2: Did he write it, and should we care? Unlike with his recent JAMA article, I did not see a note about "Additional Contributions" of research assistance or other outside feedback, but I do not know whether the president had time to type up the whole thing himself.
My colleague Eric Posner writes:
0 prob the pres. wrote this himself. If I put my name on article written by a subordinate, would be academic fraud https://t.co/KXrejelVtl
- Eric Posner (@EricAPosner) January 5, 2017
Meanwhile, others suggest that we should think of this more like a political speech or a Supreme Court opinion, where the nominal author is understood to have presided over some kind of writing team. I do think Eric is right that a law-professor author is expected to write his or her own stuff, but I don't know whether our norms hold presidents or others to a different standard.
As Dan Epps responds:
Law reviews often publish articles "by" Justices and judges, many of which are likely written by law clerks. So not a new or unique problem. https://t.co/i1JEwguXdm
- Dan Epps (@danepps) January 5, 2017
(As a side note, I assume the same questions could be raised about Sen. Ted Cruz's 2015 law review article, "The Obama Administration's Unprecedented Lawlessness.")
3: Why is the president of the United States publishing in a law review? I am a defender of law reviews against their many detractors, but who is the target audience for this article and what is the point of writing it? Is the hope that the 56-page article will be widely read by lawyers and other non-academic elites? Or is the hope to nudge the direction of scholarly discourse in a slightly different direction? Or is it just that the president is hoping to return to academia after his current job is over, and was so eager that he couldn't wait?
This one puzzles me the most, although I am always happy to see people reading and writing law review articles.
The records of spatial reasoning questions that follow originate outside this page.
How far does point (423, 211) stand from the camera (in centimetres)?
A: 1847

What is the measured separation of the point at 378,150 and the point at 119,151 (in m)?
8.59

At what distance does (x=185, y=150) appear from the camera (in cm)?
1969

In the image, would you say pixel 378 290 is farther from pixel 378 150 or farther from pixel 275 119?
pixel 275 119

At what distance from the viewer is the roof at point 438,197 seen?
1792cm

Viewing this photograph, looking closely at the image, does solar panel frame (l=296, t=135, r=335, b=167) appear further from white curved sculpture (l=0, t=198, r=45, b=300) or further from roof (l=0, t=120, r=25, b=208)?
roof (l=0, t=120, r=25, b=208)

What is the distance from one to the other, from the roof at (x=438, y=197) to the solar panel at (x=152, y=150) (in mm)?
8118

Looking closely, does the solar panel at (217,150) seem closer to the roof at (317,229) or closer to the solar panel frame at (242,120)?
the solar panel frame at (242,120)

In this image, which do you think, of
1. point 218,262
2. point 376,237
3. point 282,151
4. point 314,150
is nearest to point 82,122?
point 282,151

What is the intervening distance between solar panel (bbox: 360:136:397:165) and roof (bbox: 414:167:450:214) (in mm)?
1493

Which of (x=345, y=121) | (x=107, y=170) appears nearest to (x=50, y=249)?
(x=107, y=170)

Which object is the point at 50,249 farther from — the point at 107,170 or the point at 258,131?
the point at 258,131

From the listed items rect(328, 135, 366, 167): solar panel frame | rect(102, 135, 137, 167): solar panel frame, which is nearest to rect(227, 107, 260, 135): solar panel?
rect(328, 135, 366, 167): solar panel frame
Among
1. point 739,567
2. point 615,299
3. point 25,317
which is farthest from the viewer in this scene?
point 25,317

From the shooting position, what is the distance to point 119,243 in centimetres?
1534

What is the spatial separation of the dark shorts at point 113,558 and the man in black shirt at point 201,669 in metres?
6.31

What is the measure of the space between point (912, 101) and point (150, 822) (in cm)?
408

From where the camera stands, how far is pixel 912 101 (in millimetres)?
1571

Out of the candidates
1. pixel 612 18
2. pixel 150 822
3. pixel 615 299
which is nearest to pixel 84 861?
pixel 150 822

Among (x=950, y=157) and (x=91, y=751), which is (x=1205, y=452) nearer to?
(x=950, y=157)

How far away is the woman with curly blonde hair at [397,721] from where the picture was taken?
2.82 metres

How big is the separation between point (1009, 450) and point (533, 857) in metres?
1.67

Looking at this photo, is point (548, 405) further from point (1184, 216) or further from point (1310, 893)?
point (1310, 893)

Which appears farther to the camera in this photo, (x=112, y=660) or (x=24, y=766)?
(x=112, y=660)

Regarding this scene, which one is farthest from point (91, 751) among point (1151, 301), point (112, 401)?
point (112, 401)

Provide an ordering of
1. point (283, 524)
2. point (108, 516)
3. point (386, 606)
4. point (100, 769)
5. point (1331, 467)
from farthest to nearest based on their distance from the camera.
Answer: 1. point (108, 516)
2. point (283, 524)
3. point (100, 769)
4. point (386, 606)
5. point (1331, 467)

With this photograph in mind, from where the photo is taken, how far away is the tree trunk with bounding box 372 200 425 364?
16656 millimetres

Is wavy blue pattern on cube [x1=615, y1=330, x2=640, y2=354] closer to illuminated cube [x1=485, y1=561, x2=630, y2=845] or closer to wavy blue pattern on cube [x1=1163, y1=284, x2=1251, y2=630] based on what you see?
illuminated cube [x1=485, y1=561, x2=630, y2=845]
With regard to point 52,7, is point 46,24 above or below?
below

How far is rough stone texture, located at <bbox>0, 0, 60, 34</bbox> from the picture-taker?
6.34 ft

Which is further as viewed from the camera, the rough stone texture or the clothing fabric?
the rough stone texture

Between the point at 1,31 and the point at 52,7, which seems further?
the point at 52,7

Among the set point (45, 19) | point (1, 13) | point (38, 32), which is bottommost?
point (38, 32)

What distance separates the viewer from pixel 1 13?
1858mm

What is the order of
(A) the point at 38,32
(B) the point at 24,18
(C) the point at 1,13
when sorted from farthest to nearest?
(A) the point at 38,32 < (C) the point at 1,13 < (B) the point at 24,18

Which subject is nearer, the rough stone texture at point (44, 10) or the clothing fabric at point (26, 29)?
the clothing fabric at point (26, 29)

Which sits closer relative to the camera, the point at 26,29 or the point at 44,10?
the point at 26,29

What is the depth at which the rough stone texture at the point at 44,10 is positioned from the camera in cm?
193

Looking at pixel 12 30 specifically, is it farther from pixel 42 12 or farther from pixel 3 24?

UPDATE: This story suggests that it was not originally President Obama's idea, though it does not answer all of the questions:
"[W]ith the hugely important conversation about criminal justice that's going on-not just on law school campuses, but all over the country right now-we were thinking about pieces that could be particularly powerful in addressing that topic," Law Review president Michael Zuckerman '10 explained. "And given that the President and his Administration have made addressing criminal justice a focus, plus the President's own background as a lawyer, law professor, and community organizer, this idea jumped out at us as something that could be really special. So even though we knew it was a huge long shot, we reached out to Dean Minow-who is also the Chair of our Board of Trustees-and thanks to her, we were able to approach the White House and begin a conversation."